Dün komşularımız ile sıfır problem diye başladığın politikaya ne oldu neden şimdi bütün komşularımız ile savaşın eşiğine geldik, başta ABD ve AB gibi emperyalist güçlerin ortadoğuyu yeniden dizayn etme politikaları bugün AKP iktidarı eliyle hayata geçirilmeye çalışılmaktadır.
Unutma ki dün “ kardeşim “dediğin diktatörler halklarına zulüm ettikleri için abad olmadılar “Nato’nun Libya’da ne işi var” demiştiniz ama bir gün sonra Nato’nun savaş gemileri Marmaris limanından Libya halkının üzerine bomba yağdırdılar.

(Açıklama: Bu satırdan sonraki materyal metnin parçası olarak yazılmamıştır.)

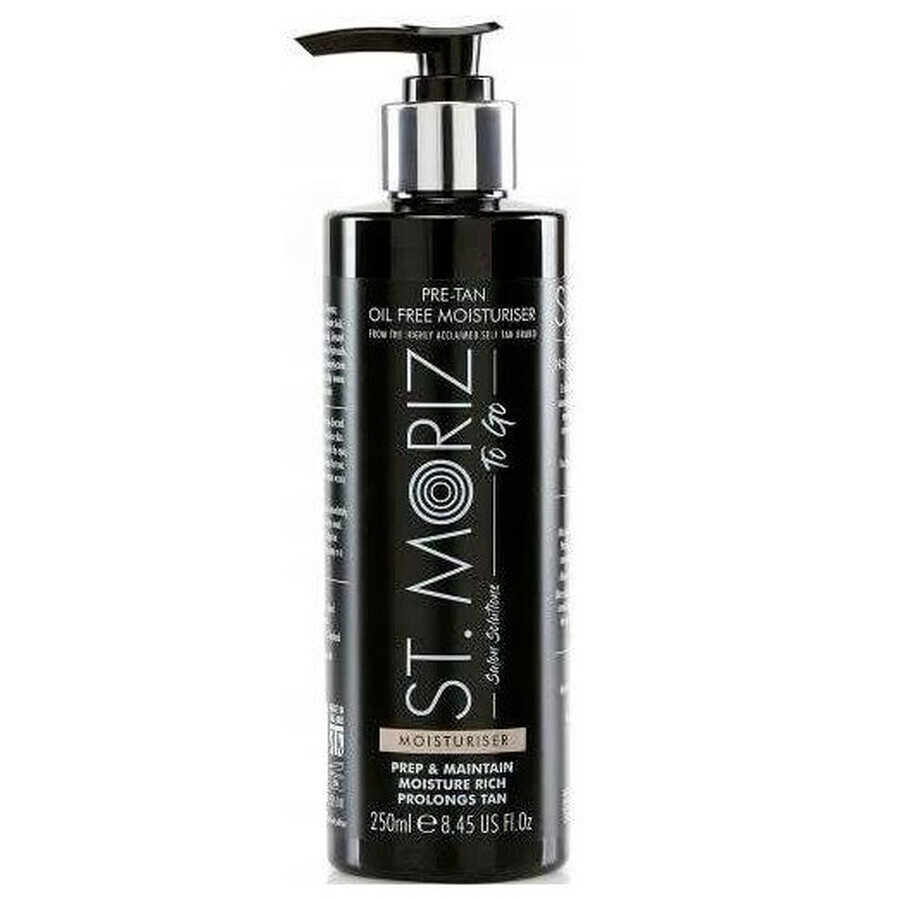 St. Moriz, Pre Tan Moisturising Cream, Selbstbräunungsbasis, 250ml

Suriye ve Ortadoğu halkları kendi kaderlerine kendileri karar vermelidirler, emperyalist güçlerin Suriye, Irak ve İran’a ülkemiz üzerinden müdahale etmesini istemiyoruz, işte halkının sesine kulak vereceksen Mersin metropol miting alanından biz Türk, Kürt,Arap her milliyetten halklar diyoruz’ki, emperyalist güçlerin taşeronu olmamalıyız, bizim Ortadoğu halkları ile bir sorunumuz yoktur, savaş değil BARIŞ istiyoruz.
Filistin ve arap halklarının başına bela olan İsrail siyonizmine karşı olduğunu söyleyen AKP samimi değildir. Bir yandan İsrail Siyonist rejimine karşı ahkâm keseceksiniz, öbür taraftan israil’i korumak için Kürecik e füze kalkanları yerleştireceksiniz. BOP eş başkanı olarak övündüğünüz proje Emperyalist güçlere hizmet etmekte, bölgeyi savaşa ve ateşe atmaktadır.
Emperyalist güçler ortadoğudan defolun .
Biz emperyalistlerin ve onların militarist gücü Nato’nun Afganistana, Irak’a götürdükleri “sözde demokrasisini” yüzbinlerin ölmesi ile gördük, açlıkla, yoksullukla , sefaletle gördük, son model silahların halkın üzerine bomba yağdırması ile tanıdık. Bu ülkelerin yer altı ve yer üstü zenginlik kaynaklarının talan etmesinden tanıyoruz bunları.
Başta ülkemiz olmak üzere ortadoğu’da yaşayan Türkler,Kürtler,Araplar,Süryaniler ve her köken ve inançtan halklar kardeştir. Emperyalist güçler Ortadoğu ülkelerinin yönetimlerini kendilerine bağlı kuklalar haline dönüştürmek istiyorlar, bunlara izin vermeyeceğiz.
Bölgemizde olası yaşanacak bir savaş yüzbinlerin ölümüne, bölge halkları arasında düşmanlıklara, yoksulluğa, açlığa neden olacaktır.
Sevgili, barış sevdalıları;
-
Biz kürt sorununun muhatapları ile demokratik barışçıl yöntemler ve eşit haklar temelinde çözümlenmesini istiyoruz.
-
Biz kürt,türk,arap ve hiçbir milliyetten annelerin ağlamasını istemiyoruz.
-
Biz düşünce ve ifade özgürlüğü istiyoruz.
-
Biz AKP’nin özel yetkili mahkemelerinin kaldırılmasını istiyoruz.
-
Biz nükleer santrallere,heslere hayır diyor, doğamıza ve çevremize sahip çıkacağız diyoruz.
-
Biz insanca bir yaşam, iş güvencesi parasız sağlık ve parasız eğitim istiyoruz.
-
Biz taşeronlaştırmaya, esnek çalışmaya performans yönetimine hayır diyoruz.
-
Biz başta seçilmişler olmak üzere, tutuklu öğrencilerin, bilim insanlarının , sendika yöneticilerinin ,gazetecilerin serbest bırakılmalarını , TMK’nın kaldırılmasını istiyoruz.
-
Biz eşit, özgür demokratik bir Türkiye istiyoruz.
-
Emperyalistlerin, petrol ve savaş tekellerinin karları için savaşmayacağız, ölmeyeceğiz, öldürmeyeceğiz.